David Pressman, the ambassadorial candidate of the Biden government to Budapest, sees democracy under threat and other deeply disturbing signs in Hungary. As he said at his Senate hearing on Thursday, he has reservations about, among other things, media freedom and the rights of LGBTQ people. He said he will address the Hungarian government regarding these issues, as well as consult with representatives of “civil society.”
Pressman has already held important government positions during Barack Obama’s presidency, including the post of ambassador. His fellow Democrats also supported his point of view during hearing with very few in attendance. Senator Cory Booker, for example, believed that democracy and checks and balances in Hungary were in decline, and that the Hungarian government was openly hostile to LGBTQ people. Senator Benjamin Cardin, who has previously criticized the Orbán government, noted that Hungary is a challenge.
Nevertheless, Pressman generally spoke of Hungary as an “old friend and ally,” contributing significantly to the global fight against terrorism, for example, and acknowledging Hungary’s condemnation of Russian President Vladimir Putin’s war in Ukraine. But he considered the influence of Moscow and Beijing in Hungary to be seriously worrying. He also called it his primary task to oppose this if he was appointed.
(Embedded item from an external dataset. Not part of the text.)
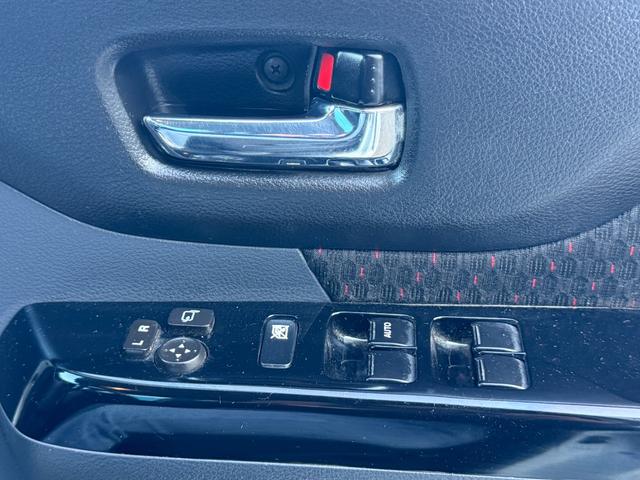 スペーシアカスタム ４ＷＤ　ＸＳ　デュアルカメラブレーキサポート装着車　衝突被害軽減システム、キーレスエントリー、スマートキー、アイドリングストップ、両側電動スライドドア、ＨＩＤオートライト、シ－トヒータ、アルミホイール付き（22枚目）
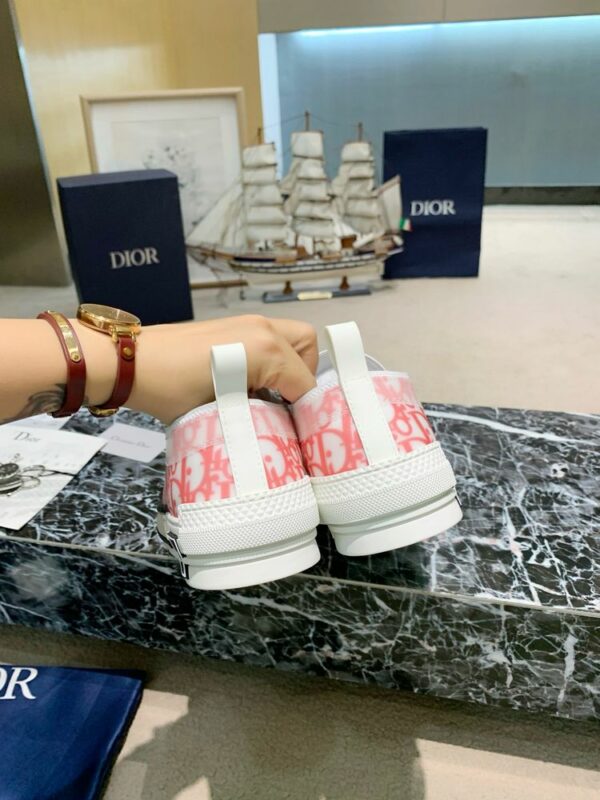 New Fashion Shoes D3155.1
Pressman was nominated for the post by U.S. President Joe Biden in May. The 45-year-old diplomat is a lawyer who graduated from New York University and aligns with the Democratic Party and the liberal push by Hollywood celebrities on several fronts. Pressman also chaired a working group on U.S. foreign affairs to recognize the LGBTQ community. He is expected to start his work in Budapest in the coming months after his approval by the Senate.
The U.S. mission here is currently headed by chargé d’affaires Marc Dillard. The post of ambassador became vacant when Donald Trump’s former presidential nominee, David Cornstein, resigned in 2020 and returned home to the United States. Cornstein was considered a close friend of Prime Minister Viktor Orbán.
Conservative American political scientist John Ponte, program director at the Hudson Institute in Washington, told daily Magyar Nemzet that Pressman is expected to pay close attention to the views of left-wing NGOs and opposition forces that are critical of the democratically elected Orbán government.